What you need to do: Give the username of each distinct person who posts in the haunted-attraction thread below.

Television appearances; "Focus on Halloween" (Channel 43, RPV, CA); "Good Morning L.A." (FOX 11 News); "Telemundo Morning Show" Spanish language cable station; Channel Five News at Ten (audition segment); Interview with Haunted Media Interactive Magazine; Queen Mary PR information package, televsion segment.


Well, I guess that's enough bragging.


----------



## putrid (Aug 18, 2002)

And so I'll turn in mine as well. LOL

Some time in the 70s I went to my first haunted house attraction. Slugged a guy in the face hard enough to give him a bloody nose. I don't think that was the scare reaction he was looking for.

In 2001 I got slugged in the stomach by a frightened five year old who was walking through my yard haunt. I guess what comes around goes around. 

the end.




"It's not the way you scream. It's your phobias that drive me wild."


----------



## David Knoles (Jun 18, 2002)

Those are nice credentials, Mr. Putrid. YOU'RE HIRED!


----------



## Jack Reaper (Nov 19, 2003)

I've been hit, kicked, molested, flashed, scatched, and drunks yelling in my face.
Playing door man, I've had to forcefully take people out, refuse them entry, confiscate cameras and camcorders, remove cigarettes from their hand, and walk extremely frightened children (and teenage girls) through the emergency exits.

The worst things to happen were; One freind had his jaw broke, one punk pulled a knife (not knowing that the guy he pulled it on was an active duty Marine) and a skunk that had somehow got in through a back door.

"The last thing you will hear on your way to hell, is your guts snappin' like a bullwhip!"


----------



## Mattie (Dec 16, 2003)

WOW!!!!

Mattie


----------



## putrid (Aug 18, 2002)

Jack Reaper, you and I should open a haunt. We'll call it "What the Hell House". LOL




"It's not the way you scream. It's your phobias that drive me wild."


----------



## Jack Reaper (Nov 19, 2003)

If half the crew that post here got together and made a haunted attraction, we could call it ,"One Helluva House"!

"The last thing you will hear on your way to hell, is your guts snappin' like a bullwhip!"


----------



## David Knoles (Jun 18, 2002)

Records provided:

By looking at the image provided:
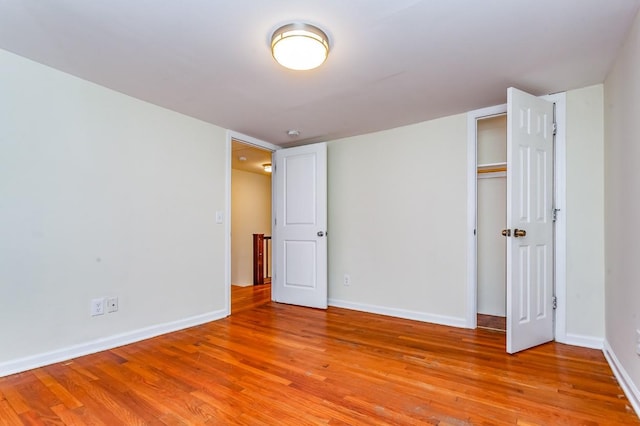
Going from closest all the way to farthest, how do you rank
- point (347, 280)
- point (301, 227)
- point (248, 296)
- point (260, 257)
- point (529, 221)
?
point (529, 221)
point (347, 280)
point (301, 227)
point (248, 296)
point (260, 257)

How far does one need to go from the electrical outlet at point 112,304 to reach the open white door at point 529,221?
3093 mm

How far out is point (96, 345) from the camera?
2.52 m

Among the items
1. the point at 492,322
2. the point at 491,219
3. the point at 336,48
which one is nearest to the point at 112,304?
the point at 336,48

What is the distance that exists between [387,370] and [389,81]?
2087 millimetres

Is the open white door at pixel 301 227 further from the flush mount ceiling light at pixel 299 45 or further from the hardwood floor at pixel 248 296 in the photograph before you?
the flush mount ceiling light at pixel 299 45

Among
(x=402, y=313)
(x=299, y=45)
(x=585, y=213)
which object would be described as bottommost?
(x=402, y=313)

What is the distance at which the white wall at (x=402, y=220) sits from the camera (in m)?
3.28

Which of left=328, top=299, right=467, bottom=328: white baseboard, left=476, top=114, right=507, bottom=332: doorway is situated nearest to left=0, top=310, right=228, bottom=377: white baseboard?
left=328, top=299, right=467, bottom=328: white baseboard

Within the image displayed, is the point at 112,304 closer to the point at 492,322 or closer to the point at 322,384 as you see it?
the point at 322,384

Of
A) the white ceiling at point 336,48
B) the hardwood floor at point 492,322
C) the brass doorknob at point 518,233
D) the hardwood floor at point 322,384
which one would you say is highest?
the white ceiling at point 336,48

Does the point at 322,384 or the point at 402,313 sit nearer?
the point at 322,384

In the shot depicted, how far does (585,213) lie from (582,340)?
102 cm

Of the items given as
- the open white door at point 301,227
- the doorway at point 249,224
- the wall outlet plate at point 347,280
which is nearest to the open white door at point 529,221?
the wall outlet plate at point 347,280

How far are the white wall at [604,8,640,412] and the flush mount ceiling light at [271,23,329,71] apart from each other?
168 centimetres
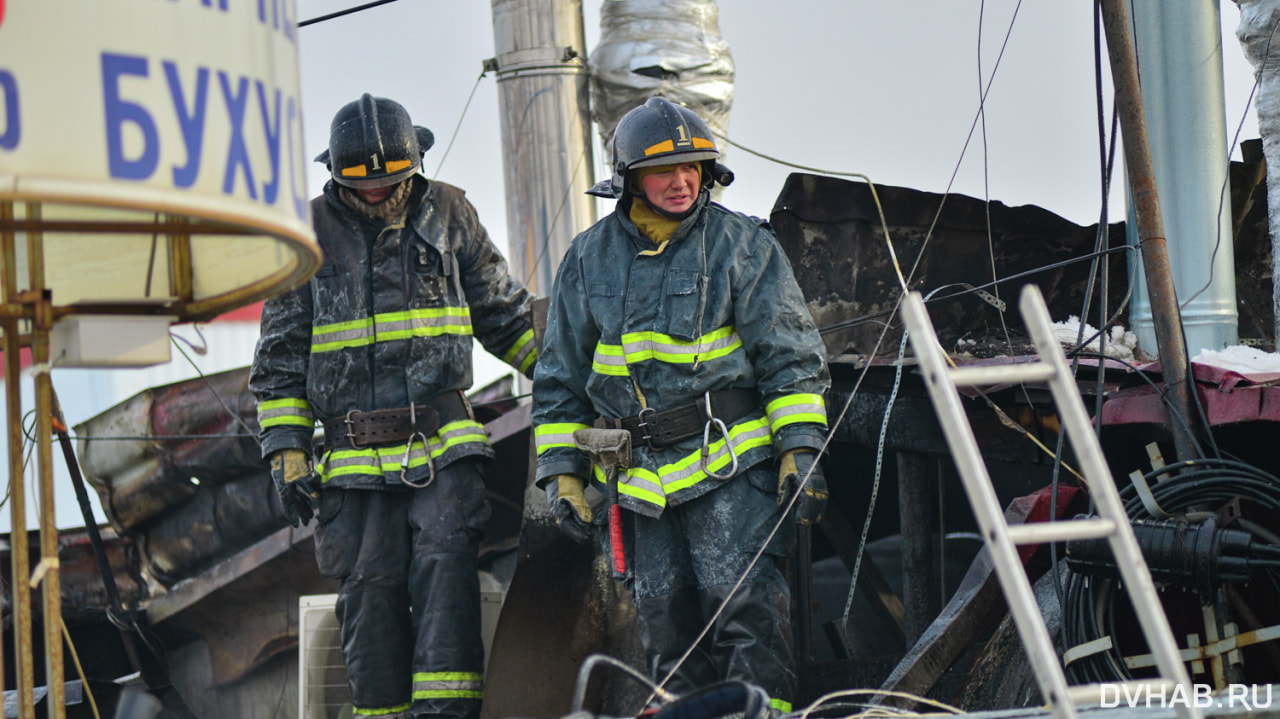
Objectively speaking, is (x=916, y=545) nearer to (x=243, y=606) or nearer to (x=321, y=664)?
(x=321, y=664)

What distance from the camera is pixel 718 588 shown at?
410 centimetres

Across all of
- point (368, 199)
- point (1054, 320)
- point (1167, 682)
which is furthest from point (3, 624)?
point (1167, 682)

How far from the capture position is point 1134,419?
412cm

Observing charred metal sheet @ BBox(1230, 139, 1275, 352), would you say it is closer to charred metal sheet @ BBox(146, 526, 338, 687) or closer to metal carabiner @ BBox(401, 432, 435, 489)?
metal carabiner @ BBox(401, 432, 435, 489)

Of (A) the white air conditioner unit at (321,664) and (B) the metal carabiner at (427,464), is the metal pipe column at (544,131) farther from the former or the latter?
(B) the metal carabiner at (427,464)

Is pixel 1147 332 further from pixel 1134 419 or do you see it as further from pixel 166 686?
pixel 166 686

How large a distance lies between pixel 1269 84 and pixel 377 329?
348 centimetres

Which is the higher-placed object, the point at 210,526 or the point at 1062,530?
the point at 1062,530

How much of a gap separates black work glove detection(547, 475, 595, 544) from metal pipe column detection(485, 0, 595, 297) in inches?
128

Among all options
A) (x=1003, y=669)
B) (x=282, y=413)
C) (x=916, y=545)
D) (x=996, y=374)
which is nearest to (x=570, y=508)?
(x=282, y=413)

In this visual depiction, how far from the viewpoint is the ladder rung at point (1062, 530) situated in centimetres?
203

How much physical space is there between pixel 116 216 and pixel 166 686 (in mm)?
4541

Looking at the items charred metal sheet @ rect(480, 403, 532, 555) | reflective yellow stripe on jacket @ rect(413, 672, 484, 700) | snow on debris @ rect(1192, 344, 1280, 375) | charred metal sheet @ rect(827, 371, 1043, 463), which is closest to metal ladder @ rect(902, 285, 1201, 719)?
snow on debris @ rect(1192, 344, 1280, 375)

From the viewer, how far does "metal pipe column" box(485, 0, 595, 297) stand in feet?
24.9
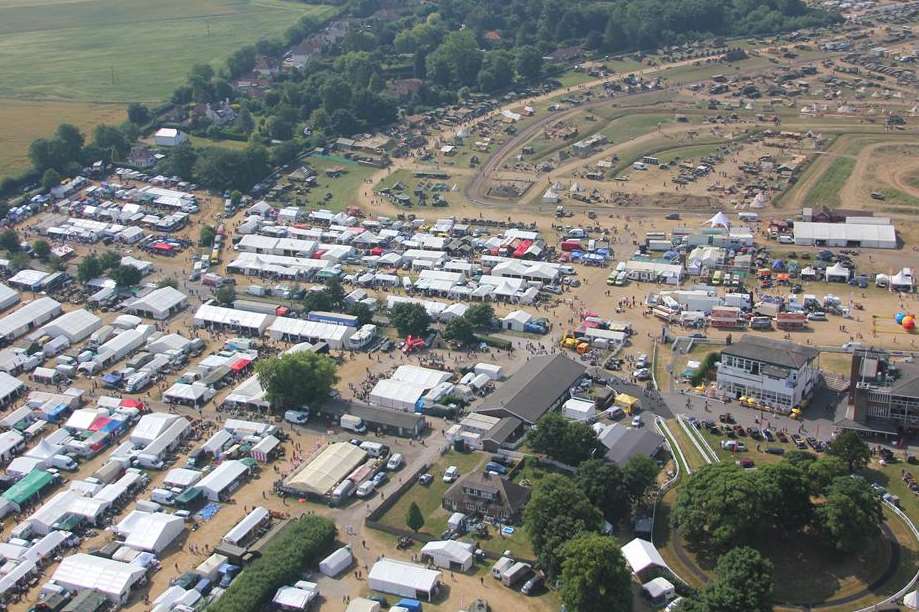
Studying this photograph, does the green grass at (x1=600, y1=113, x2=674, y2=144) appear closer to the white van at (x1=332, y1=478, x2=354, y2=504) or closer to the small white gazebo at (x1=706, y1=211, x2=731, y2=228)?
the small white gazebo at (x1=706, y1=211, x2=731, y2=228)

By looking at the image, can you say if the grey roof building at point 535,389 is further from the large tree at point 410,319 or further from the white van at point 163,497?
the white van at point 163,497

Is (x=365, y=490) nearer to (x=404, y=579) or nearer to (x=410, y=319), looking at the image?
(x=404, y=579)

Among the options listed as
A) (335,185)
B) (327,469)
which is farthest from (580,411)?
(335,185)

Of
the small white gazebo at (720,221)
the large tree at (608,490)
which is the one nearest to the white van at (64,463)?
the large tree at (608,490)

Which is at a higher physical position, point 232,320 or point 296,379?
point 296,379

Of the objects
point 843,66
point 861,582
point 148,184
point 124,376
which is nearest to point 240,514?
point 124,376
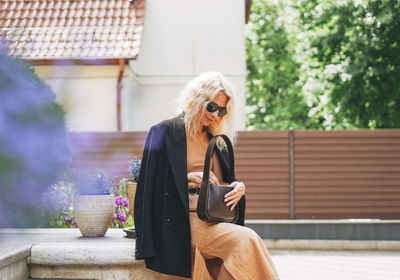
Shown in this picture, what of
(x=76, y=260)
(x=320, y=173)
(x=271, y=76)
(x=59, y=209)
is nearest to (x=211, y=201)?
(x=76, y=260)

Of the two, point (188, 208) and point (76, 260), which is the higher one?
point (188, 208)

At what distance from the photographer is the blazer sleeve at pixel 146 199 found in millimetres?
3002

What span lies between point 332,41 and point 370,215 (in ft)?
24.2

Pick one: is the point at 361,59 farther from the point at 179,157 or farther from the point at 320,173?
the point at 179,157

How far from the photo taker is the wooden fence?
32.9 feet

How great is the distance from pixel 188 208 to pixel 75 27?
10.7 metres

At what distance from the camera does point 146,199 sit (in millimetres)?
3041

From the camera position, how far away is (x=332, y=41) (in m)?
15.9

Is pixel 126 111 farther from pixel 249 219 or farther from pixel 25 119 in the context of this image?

Task answer: putrid, David Knoles, Jack Reaper, Mattie